COSMOFER IRON DEXTRAN 50 mg/ml enj. sol. {Say} Gebelik

Say Firması

Güncelleme : 3 Temmuz 2018

Optiray gebelik kategorisi B'dir. Optiray hamilelik kategorisi, Optiray gebelik kategorisi, Optiray emzirme, Optiray anne sütüne geçer mi, Optiray laktasyon, Optiray hamilelerde kullanımı, Optiray ve bebek, Optiray kullanımı bilgilerini içerir.

İlaç Sınıfı

Çeşitli İlaçlar > Kontrast Medya > X-RAY Kontrast Medya, İyotlu > Nephro Tropic, Water Soluble, Low osmolor X-ray kontrast medya > Ioversol

ATC Kodu

V08AB07

Etkin Madde

Ioversol

Barkodu

8699751750146

Geri Ödeme Kodu

A02023

Satış Fiyatı

110.6 TL [ 18 Nisan 2018 ]

Original / Jenerik

Orjinal

Reçete Durumu

Beyaz Reçeteli

Eşdeğer İlaç Sayısı

38

Sağlık Konuları

Demir Yetersizliği , Anemi

İmal veya İthal

İthal

Gebelik Kategorisi

İlacın gebelik kategorisi B’dir

Geri Ödeme Durumu

Ödenir

Gebelik ve laktasyon

Genel tavsiye:

Gebelik kategorisi B

Çocuk doğurma potansiyeli bulunan kadınlar/Doğum kontrolü (Kontrasepsiyon)

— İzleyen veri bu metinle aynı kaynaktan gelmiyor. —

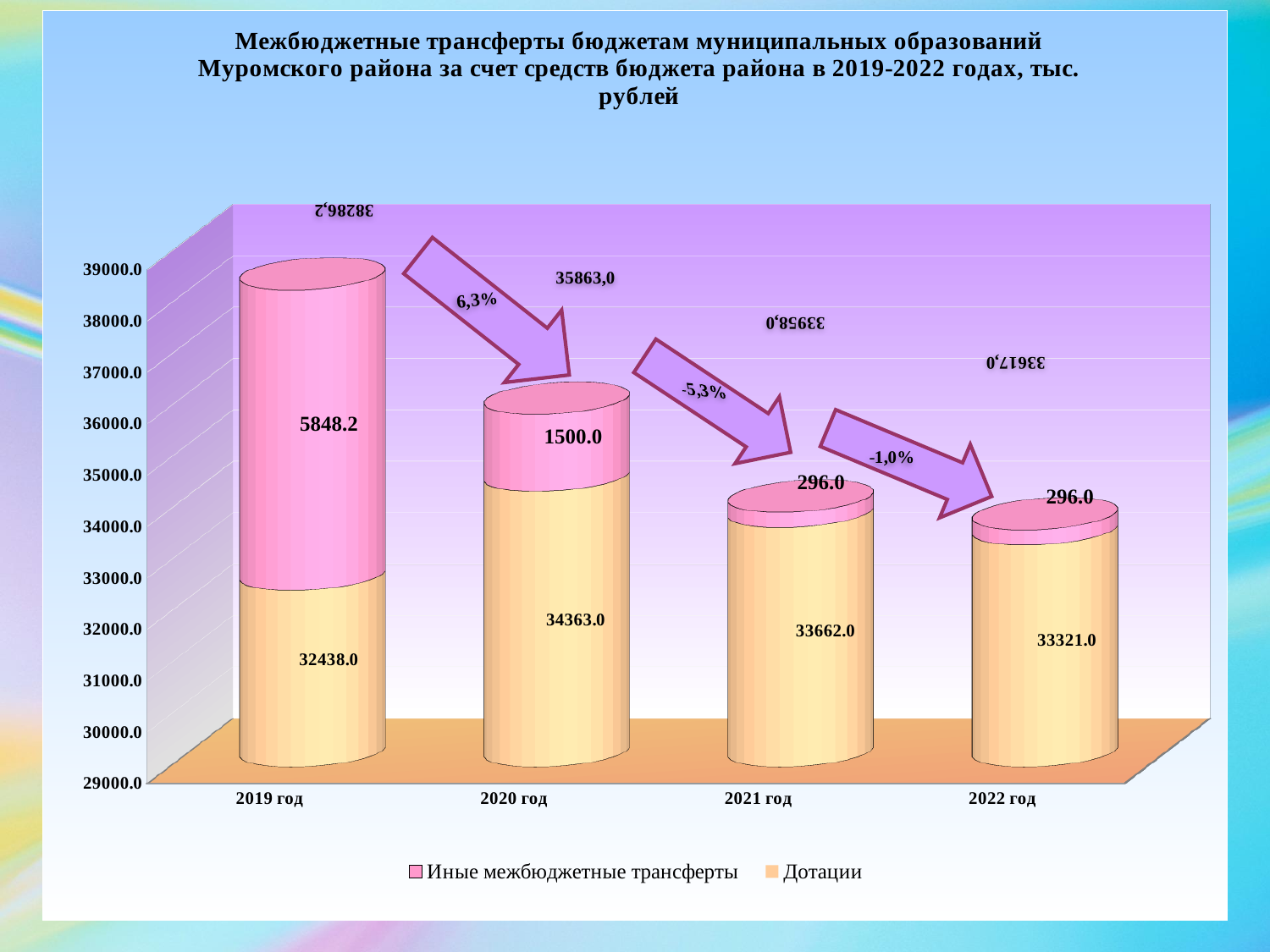
In which year is the value of Дотации lowest? 2019 год Does the value of Иные межбюджетные трансферты rise or fall from 2019 год to 2022 год? Fall What is the value of Иные межбюджетные трансферты for 2020 год? 1500.0 What type of chart is shown on the slide? Stacked bar chart In which year is the value of Иные межбюджетные трансферты highest? 2019 год What is the value of Дотации for 2019 год? 32438.0 What is the total of the stacked bar for 2020 год? 35863.0 How many years (categories) are shown on the x axis? 4 What is the value of Дотации for 2022 год? 33321.0 How many series does the legend list? 2 What is the difference between Дотации in 2020 год and 2021 год? 701.0 Which is larger: Дотации in 2021 год or Дотации in 2022 год? 2021 год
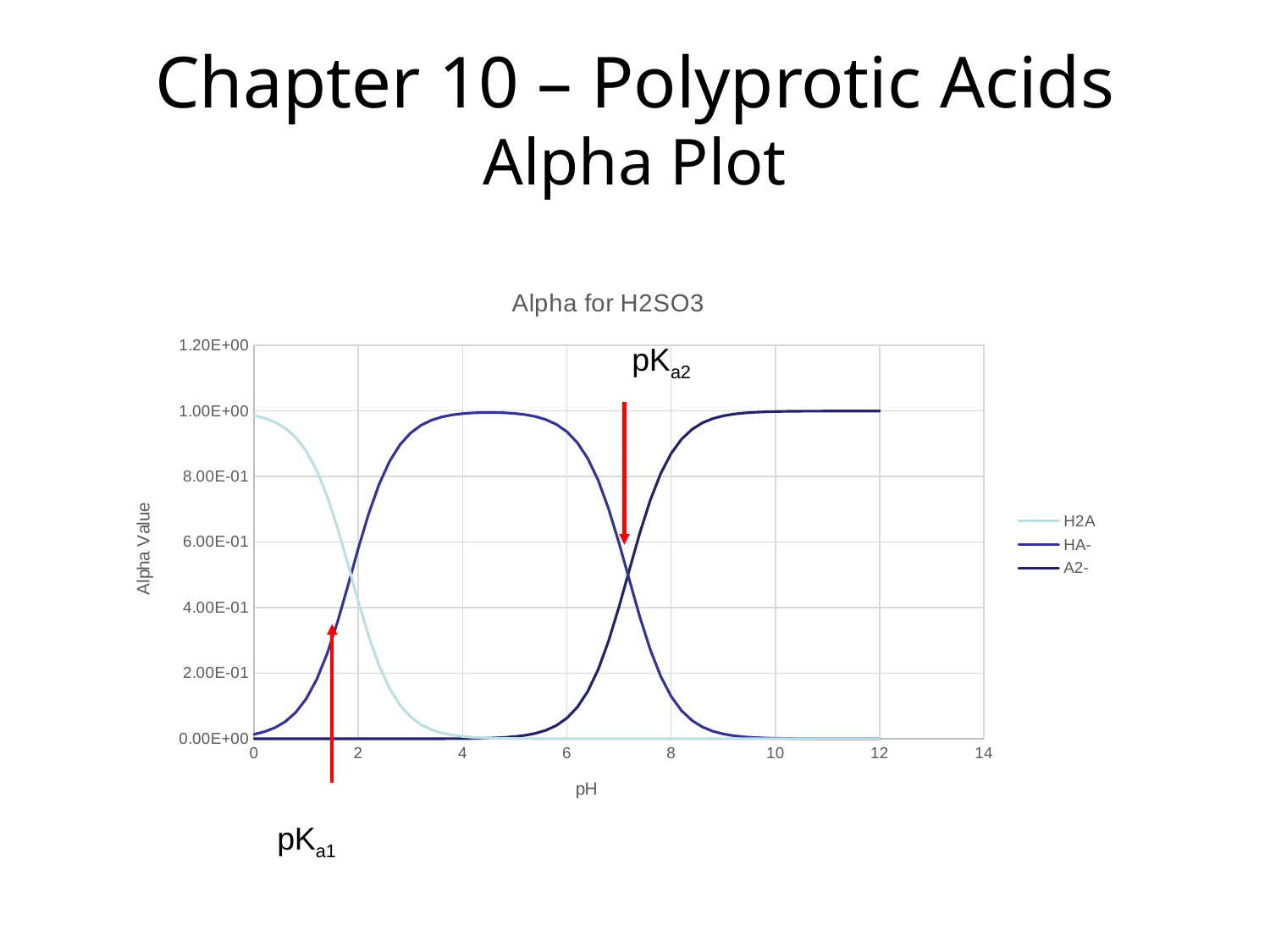
What is the title of the chart? Alpha for H2SO3 How many series does the legend of the chart list? 3 What kind of chart is shown on the slide? line chart Is the value of the HA- series at pH 4 greater or less than 8.00E-01? greater Which series has the highest value at pH 4? HA- Does the A2- series rise or fall as pH increases? rise Is the value of the A2- series at pH 2 greater or less than 2.00E-01? less Is the value of the HA- series at pH 10 greater or less than 2.00E-01? less Does the H2A series rise or fall as pH increases? fall What is the label of the x axis of the chart? pH At pH 10, which series has the larger value, A2- or HA-? A2-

COSMOFER® tedavisinin çocuk doğurma potansiyeli bulunan kadınlarda kullanımı üzerine herhangi bir veri yoktur.

Gebelik dönemi:

COSMOFER®’in gebe kadınlarda kullanımı üzerine yeterince kontrollü çalışma yoktur. Hayvanlar üzerine yapılan çalışmalarda üreme toksisitesi görülmüştür (bölüm 5.3’e bkz). COSMOFER® gebeliğin ilk üç ayında kullanılmamalıdır. COSMOFER® tedavisinin yararı fetüse potansiyel riskinden fazla ise ve tedavi kesin olarak gerekliyse gebeliğin ikinci ve üçüncü üç ayında kullanılabilir.

Doğum anında COSMOFER® tedavisinin güvenli kullanımı bildirilmemiştir.

Laktasyon dönemi:

Demir dekstran kompleksinin insan veya hayvan sütüne geçip geçmediği bilinmemektedir. COSMOFER®’in emzirme sırasında kullanımı tercih edilmemektedir.

Üreme yeteneği/Fertilite:

Demir dekstran, maksimum insan dozunun yaklaşık 3 katında fare, sıçan, tavşan ve maymunlarda teratojenik ve embriyosidal etkiler göstermiştir.